Financial regulatory body bombarded with malicious emails

The Financial Conduct Authority (FCA) received 238,711 malicious emails during the final three months of 2020, averaging out at about 80,000 email attacks every month, according to figures just disclosed under the Freedom of Information Act (FoIA) and obtained by legal experts at Griffin Law.

The breakdown of emails blocked by the FCA’s systems from October to December 2020 revealed that 99% could be defined as spam, covering everything from unsolicited marketing and advertising emails, which are irritating but rarely dangerous, through to malicious phishing emails designed to compromise systems, exfiltrate data and compromise victims with malware and ransomware. The FCA data showed that it received 2,402 emails that potentially contained trojans, viruses, spyware, adware or worms.

“This is a worrying number of attacks on a government agency well equipped to protect itself,” said Griffin Law principal Donal Blaney. “It suggests that the negative potential of spam and malware for the rest of us is massive. Obviously, we should all do as the FCA did here – ensure all devices are protected and be vigilant. Check and double-check before clicking, responding or providing personal data. On a larger scale, it’s time we went after the organised criminals behind this scourge on society. Phishing is not a victimless crime and we should be doing more to end it.”

The highest volume of attempted attacks came in November 2020, when FCA systems blocked 84,723 malicious emails, 831 of them containing malware. It saw 81,799 malicious emails in October, with attempted malware attacks slightly higher at 1,003, and December saw 72,288 attempts, just 568 containing malware.
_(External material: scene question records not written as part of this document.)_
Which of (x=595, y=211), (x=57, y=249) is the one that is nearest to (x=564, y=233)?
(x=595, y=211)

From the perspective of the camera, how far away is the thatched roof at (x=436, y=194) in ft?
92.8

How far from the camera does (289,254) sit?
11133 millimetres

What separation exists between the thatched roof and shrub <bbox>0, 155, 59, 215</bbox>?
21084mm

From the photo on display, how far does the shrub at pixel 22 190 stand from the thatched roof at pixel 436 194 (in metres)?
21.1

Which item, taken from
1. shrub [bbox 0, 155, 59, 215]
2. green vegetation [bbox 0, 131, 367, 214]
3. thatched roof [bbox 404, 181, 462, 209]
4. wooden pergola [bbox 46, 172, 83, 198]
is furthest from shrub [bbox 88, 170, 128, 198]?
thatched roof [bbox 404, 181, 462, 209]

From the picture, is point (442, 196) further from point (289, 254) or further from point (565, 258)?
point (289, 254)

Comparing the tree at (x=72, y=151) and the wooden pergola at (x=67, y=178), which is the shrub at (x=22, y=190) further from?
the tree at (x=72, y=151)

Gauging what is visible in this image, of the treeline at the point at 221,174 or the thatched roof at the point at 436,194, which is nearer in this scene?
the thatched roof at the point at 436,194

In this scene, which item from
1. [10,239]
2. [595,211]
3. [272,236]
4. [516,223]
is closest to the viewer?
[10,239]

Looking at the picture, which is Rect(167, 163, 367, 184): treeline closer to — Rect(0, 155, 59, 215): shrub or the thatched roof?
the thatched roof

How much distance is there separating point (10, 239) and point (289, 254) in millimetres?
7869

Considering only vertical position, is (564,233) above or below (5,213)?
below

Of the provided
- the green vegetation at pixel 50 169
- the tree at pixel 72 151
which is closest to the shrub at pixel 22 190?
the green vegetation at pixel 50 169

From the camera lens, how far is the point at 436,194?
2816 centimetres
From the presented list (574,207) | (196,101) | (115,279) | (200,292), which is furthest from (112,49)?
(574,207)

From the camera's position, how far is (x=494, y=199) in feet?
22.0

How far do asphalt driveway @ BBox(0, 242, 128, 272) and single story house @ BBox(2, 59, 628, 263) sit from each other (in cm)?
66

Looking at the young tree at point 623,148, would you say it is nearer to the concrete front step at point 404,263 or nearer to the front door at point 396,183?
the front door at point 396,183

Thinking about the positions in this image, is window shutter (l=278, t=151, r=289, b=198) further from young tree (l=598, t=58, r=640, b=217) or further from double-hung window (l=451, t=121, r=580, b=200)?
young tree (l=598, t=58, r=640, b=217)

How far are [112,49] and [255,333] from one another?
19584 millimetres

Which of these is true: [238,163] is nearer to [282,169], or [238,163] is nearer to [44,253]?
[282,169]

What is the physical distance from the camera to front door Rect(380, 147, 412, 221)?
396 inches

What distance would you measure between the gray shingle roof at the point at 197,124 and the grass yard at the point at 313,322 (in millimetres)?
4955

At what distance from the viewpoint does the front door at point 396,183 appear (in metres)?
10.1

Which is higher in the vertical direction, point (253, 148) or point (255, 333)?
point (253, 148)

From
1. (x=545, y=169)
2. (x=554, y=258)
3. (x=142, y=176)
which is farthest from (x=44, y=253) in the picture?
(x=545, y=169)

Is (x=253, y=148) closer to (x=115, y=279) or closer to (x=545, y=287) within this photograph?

Tessian CEO Tim Sadler said the FCA’s data served to highlight the scale of the phishing problem. “Our own data showed an uptick in the number of social engineering and wire fraud scams in the last six months of 2020,” he said. “Why? Because it’s much easier to hack a human to hack an organisation than it is to hack a company’s software.

“Cyber criminals, undoubtedly, want to get hold of the huge amounts of valuable and sensitive information that FCA staff have access to, and they have nothing but time on their hands to figure out how to get it. It just takes a bit of research, one convincing message or one cleverly worded email, and a distracted employee to successfully trick or manipulate someone into sharing company data or handing over account credentials.”

Sadler added: “Businesses must make their people aware of how they could be targeted, especially when working remotely, and ensure they have the technology in place to prevent people falling for the scams.”

It is important to note that all known cyber attacks sent to the organisation were successfully blocked by its systems, and there is no indication of wrongdoing or lax cyber security policies at the FCA.

However, the latest disclosure comes less than a year after the FCA found itself on the wrong side of a data breach story, after accidentally publishing the personal data – including names, addresses and phone numbers – of about 1,600 individuals while in the process of responding to a previous FoI request.

This incident, which included among its victims pro-Brexit campaigner Arron Banks, himself the subject of an Information Commissioner’s Office enforcement action for mishandling data, occurred as a result of human error.

Computer Weekly contacted the FCA for comment on the new statistics, but had not received a response at the time of writing.